Are you thinking about hopping on the cryptocurrency train? If you are, it’s not a bad idea. Currencies like Bitcoin and Ethereum have seen massive growth in recent years. In fact, if you invested $1,000 a decade ago, you’d have over $15.6 million today. Today, we’re going to talk about some of the other benefits that go along with investing in cryptocurrency. Read on to learn all about the benefits of investing in crypto.
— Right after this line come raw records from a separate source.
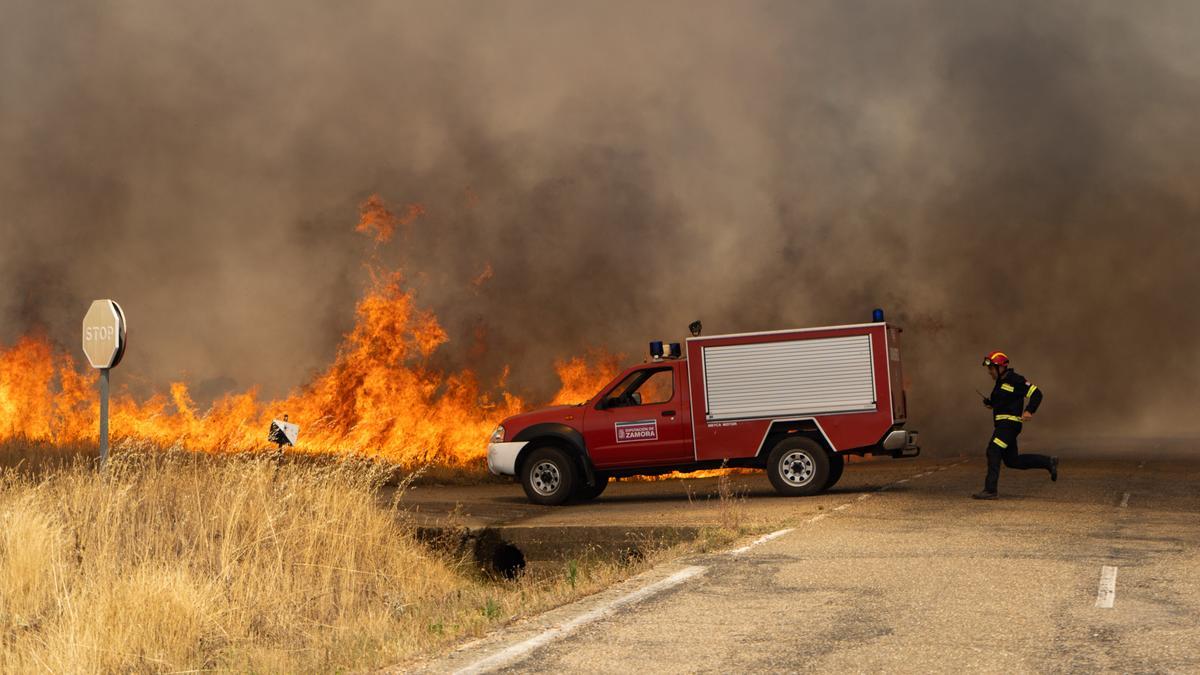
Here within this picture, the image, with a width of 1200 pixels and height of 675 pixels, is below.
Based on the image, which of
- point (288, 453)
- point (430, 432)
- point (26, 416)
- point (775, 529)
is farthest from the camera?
point (26, 416)

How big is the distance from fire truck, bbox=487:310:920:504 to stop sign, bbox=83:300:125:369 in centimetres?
538

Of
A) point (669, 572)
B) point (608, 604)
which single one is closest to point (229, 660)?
point (608, 604)

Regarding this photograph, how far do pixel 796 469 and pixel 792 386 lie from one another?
1.13 metres

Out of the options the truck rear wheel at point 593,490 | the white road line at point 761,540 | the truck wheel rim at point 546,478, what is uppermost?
the truck wheel rim at point 546,478

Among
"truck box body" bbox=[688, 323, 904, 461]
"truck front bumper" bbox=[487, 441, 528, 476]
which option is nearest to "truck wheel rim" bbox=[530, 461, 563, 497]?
"truck front bumper" bbox=[487, 441, 528, 476]

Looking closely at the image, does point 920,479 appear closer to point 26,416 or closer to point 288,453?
point 288,453

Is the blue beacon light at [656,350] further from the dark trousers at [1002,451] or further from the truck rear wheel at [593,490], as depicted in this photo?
the dark trousers at [1002,451]

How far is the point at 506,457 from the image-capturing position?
16.7 metres

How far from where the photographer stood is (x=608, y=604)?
25.3 feet

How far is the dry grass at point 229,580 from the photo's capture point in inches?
303

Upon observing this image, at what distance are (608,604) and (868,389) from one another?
8.85 metres

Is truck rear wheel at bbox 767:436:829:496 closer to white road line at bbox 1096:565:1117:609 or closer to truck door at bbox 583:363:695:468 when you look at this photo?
truck door at bbox 583:363:695:468

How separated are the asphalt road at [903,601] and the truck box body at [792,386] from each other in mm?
1845

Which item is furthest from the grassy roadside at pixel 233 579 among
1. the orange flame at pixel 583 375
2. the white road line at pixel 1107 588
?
the orange flame at pixel 583 375
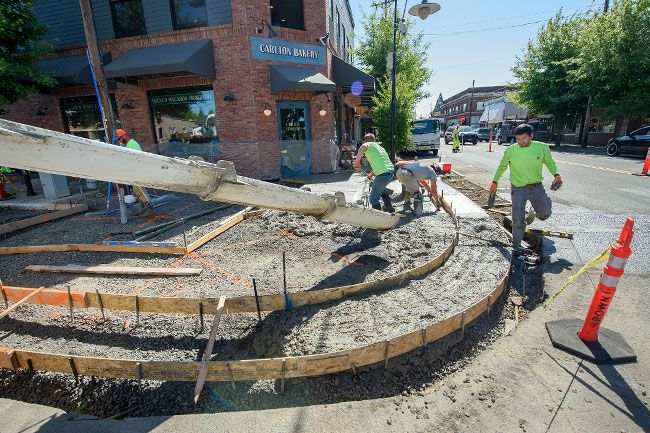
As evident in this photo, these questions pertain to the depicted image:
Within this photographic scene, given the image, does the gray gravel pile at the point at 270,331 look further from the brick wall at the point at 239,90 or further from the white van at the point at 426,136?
the white van at the point at 426,136

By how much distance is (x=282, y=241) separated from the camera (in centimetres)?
597

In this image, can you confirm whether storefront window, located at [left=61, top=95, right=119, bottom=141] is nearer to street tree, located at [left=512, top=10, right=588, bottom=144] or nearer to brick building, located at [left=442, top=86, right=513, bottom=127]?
street tree, located at [left=512, top=10, right=588, bottom=144]

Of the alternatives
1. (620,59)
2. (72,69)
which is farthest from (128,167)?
(620,59)

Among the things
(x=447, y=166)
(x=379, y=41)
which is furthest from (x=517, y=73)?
(x=447, y=166)

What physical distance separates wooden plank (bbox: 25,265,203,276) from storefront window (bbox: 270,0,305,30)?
10.0 metres

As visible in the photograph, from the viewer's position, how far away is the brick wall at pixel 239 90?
10.6m

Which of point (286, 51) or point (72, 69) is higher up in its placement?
point (286, 51)

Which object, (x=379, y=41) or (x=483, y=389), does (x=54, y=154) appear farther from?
(x=379, y=41)

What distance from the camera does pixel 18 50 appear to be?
10.1 metres

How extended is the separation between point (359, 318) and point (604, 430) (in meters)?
2.06

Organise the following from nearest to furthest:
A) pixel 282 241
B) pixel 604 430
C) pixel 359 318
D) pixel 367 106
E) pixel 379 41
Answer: pixel 604 430, pixel 359 318, pixel 282 241, pixel 367 106, pixel 379 41

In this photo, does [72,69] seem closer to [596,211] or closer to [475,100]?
[596,211]

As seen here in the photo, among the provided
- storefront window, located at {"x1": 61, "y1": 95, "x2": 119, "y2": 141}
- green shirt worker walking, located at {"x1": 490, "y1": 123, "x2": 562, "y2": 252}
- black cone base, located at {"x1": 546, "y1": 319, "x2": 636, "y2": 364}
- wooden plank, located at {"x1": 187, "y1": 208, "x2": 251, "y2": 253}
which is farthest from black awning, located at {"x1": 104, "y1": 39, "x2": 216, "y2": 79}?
black cone base, located at {"x1": 546, "y1": 319, "x2": 636, "y2": 364}

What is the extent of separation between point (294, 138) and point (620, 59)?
21.2 m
1. Huge Opportunities for Growth

One of the biggest benefits of crypto investments is the growth potential. While most stocks can provide you with a moderate return on investment over time, nothing compares to crypto. New currencies come out all the time, and many of these see massive jumps in value. Even more stable options like Bitcoin and Ethereum grow at incredible rates, making it easy for beginners to make money. You do want to make sure you get a currency before investing in it, however. While the profit potential is huge, newer currencies also have a greater chance of going under.


2. Options to Trade Over the Short and Long Term

Cryptocurrencies give you the option to choose between investing in the short and long term. Dips and fluctuations won’t affect your profit as much over the long term. However, profit growth also won’t be as large. On the other hand, while short-term investments allow you to bring in much returns on investment.


3. Decentralization

While the crypto market certainly sees its ups and downs, it’s not tied down to any financial institutions or political organizations. The power is in the hand of the user, so you don’t have to worry about things like fiscal policy or recessions affecting the currencies. Keep in mind that the decentralized nature of crypto also makes it tricky to track down your funds once you spend them. Ensure you know exactly where you’re sending them off to before doing so.


4. Short Processing Time

Blockchain technology makes all crypto transactions peer-to-peer. That means you don’t have to worry about lengthy wait times or financial institutions getting in the way of you sending or receiving money. Most processing time happens in a matter of seconds.


5. Investing in Cryptocurrency Made Easy

If you’re looking to invest some money in a fast-growing market, crypto is the perfect place for you to do it.